Especially suitable as a power generator for use in an isolated system,
The industrial benefits obtained by providing this device are great.

[Brief description of drawings]

FIG. 1 is an example of a configuration diagram of a fuel cell system of the present invention.

FIG. 2 is a partial cross-sectional view showing an embodiment of the fuel cell of the present invention.

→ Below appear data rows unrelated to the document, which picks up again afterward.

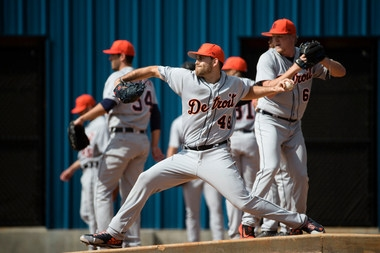 Tigers Gameday: Matthew Boyd in Sarasota to face Orioles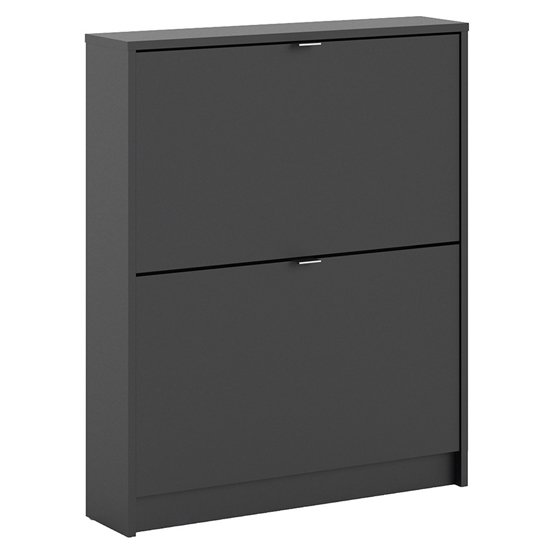 Shovy Wooden Shoe Cabinet In Matt Black With 2 Doors And 1 Layer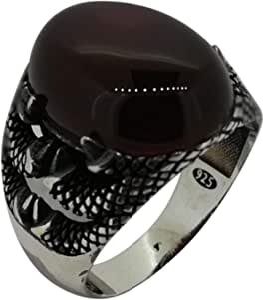 خاتم مخلب النمر مع  حجر عقيق مقاس 9.5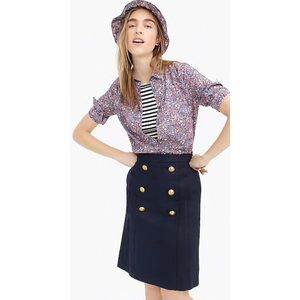 J. Crew | sailor skirt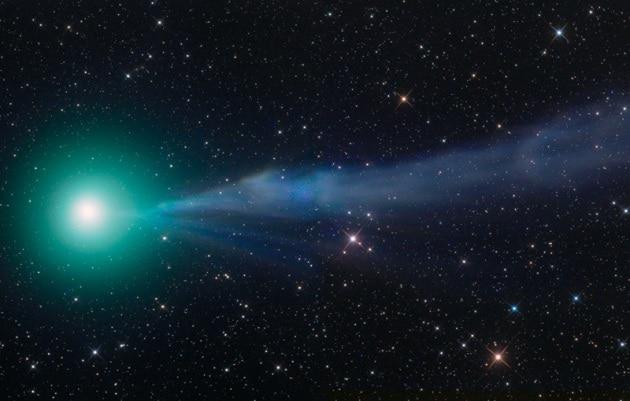 Alcol e zucchero da una cometa for Interno q2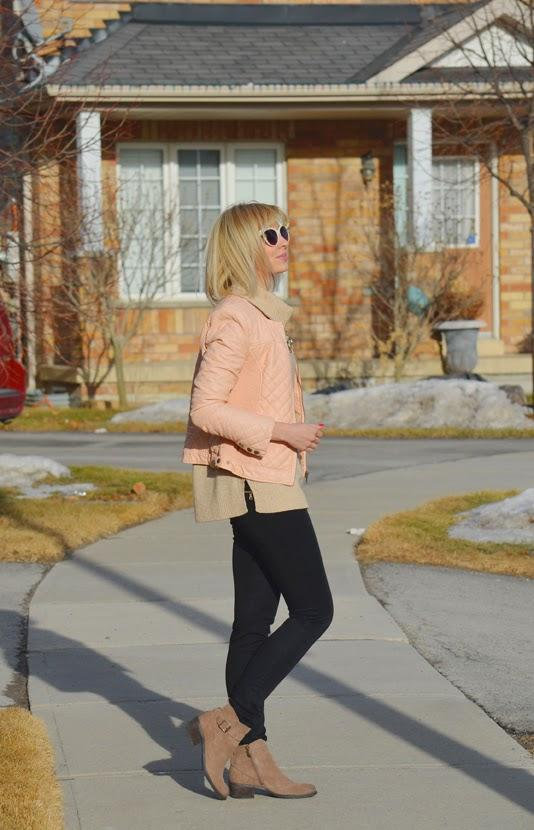 Style, OOTD, sweater, sweater weather, Zara, Forover21, Vince Camuto, J. Crew style, J. Crew factory, Benevolent Jewels, Asos, spring style,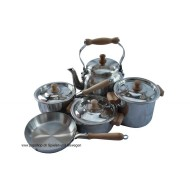 Kinder-Kochgeschirrset Alu mit Holzgriff D10 cm 9-teilig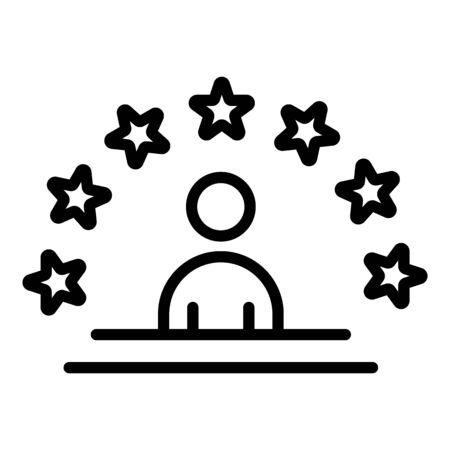 World star icon, outline style Banco de Imagens - 132935442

FIG. 3 is a partial plan view showing an embodiment of the fuel cell of the present invention.

[Explanation of symbols]

1 ... Fuel cell 2 ... Fuel electrode 3 ... Oxidizer electrode 4, 8, 1
1, 12 ... Heat exchanger 5 ... Reformer 5B ... Burner 6 ... Fuel tank 7 ... Water tank 9 ... Pump 10 ... Vaporizer 13 ... Compressor 14 ... Expander 1
5 ... Condenser 16, 25 ... Methanol 17, 21, 23, 30 ... Water 18 ... Fuel mixture 19 ... Reformed gas 20 ... Humidified reformed gas 24 ... Gas exhausted from fuel electrode 26, 28 ... Air 27 ... Combustion waste gas 29 ... High humidity gas 31 ... Water-absorbing or water-permeable material formed on the fuel electrode 32 ... Solid polymer electrolyte 33 ... Reformed gas passage 34 ... Air passage 35 ... Separator 37 ... Water-absorbing or water-permeable material formed on the oxidizer electrode

Claims (1)

[Claims] 1. A fuel cell comprising a fuel electrode, an oxidizer electrode, and a solid polymer electrolyte sandwiched between both electrodes, and a reformer for reforming a fuel into hydrogen gas and supplying the hydrogen gas to the fuel electrode. In the fuel cell system, a solid polymer electrolyte fuel cell system comprising: a device for mixing water with the reformed gas; and a passage for supplying water formed on the surface of the fuel electrode.